A boy who was so deep in thought that he walked off the edge of a bank seven feet high, must be either the village idiot or a coming genius. As it chanced Charles Darwin was the latter, when he did that foolish thing, but his family was not sure he was not the former. His father told him, "You care for nothing but shooting, dogs, and rat-catching; you will be a disgrace to yourself and all your family." His father did not really believe this, but there is no doubt that young Darwin was half the time in a brown study, the other half up to boyish pursuits like birdnesting, and pheasant-shooting (he was afterwards ashamed of his love of hunting), and from the first he had the collecting mania, which drives parents to despair.
In some boys the rage for collecting takes the form of amassing hordes of postage stamps; with others it is specimens of rocks, seeds, eggs and other natural history objects. The latter sort Darwin had, and very useless it seemed to his tutors and elders. He liked to tinker with chemicals, too, and for that reason was nicknamed "Gas" by other boys. One of his teachers publicly rebuked him in class for wasting his time on science. With the idea that Darwin might become a doctor he was sent to Edinburgh, where he attended all Science lectures and found them so dull, so full of medieval superstition, that he either went to sleep or walked out in disgust.

• _EXCERPTED DATA_:
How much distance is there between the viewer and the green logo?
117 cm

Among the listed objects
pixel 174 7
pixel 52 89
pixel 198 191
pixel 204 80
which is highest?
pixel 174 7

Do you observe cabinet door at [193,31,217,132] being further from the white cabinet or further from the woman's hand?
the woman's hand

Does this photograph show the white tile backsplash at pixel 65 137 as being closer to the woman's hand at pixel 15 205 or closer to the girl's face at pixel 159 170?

---

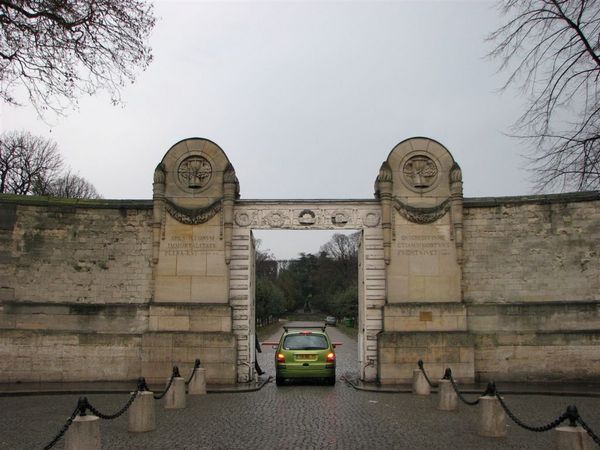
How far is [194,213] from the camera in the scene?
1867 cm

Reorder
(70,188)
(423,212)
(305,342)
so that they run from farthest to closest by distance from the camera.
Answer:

• _WHAT IS BEING ASKED_: Using the text on Charles Darwin's boyhood, answer yes or no for each statement and quote the exact words that decide it: (a) Darwin's father truly believed his son would be a disgrace to the family; (b) other boys nicknamed Darwin "Gas" because he liked to tinker with chemicals; (c) at Edinburgh, Darwin found the Science lectures dull.

• _SOLVED EXERCISE_:
(a) No: "His father did not really believe this"
(b) Yes: "He liked to tinker with chemicals, too, and for that reason was nicknamed "Gas" by other boys."
(c) Yes: "he attended all Science lectures and found them so dull"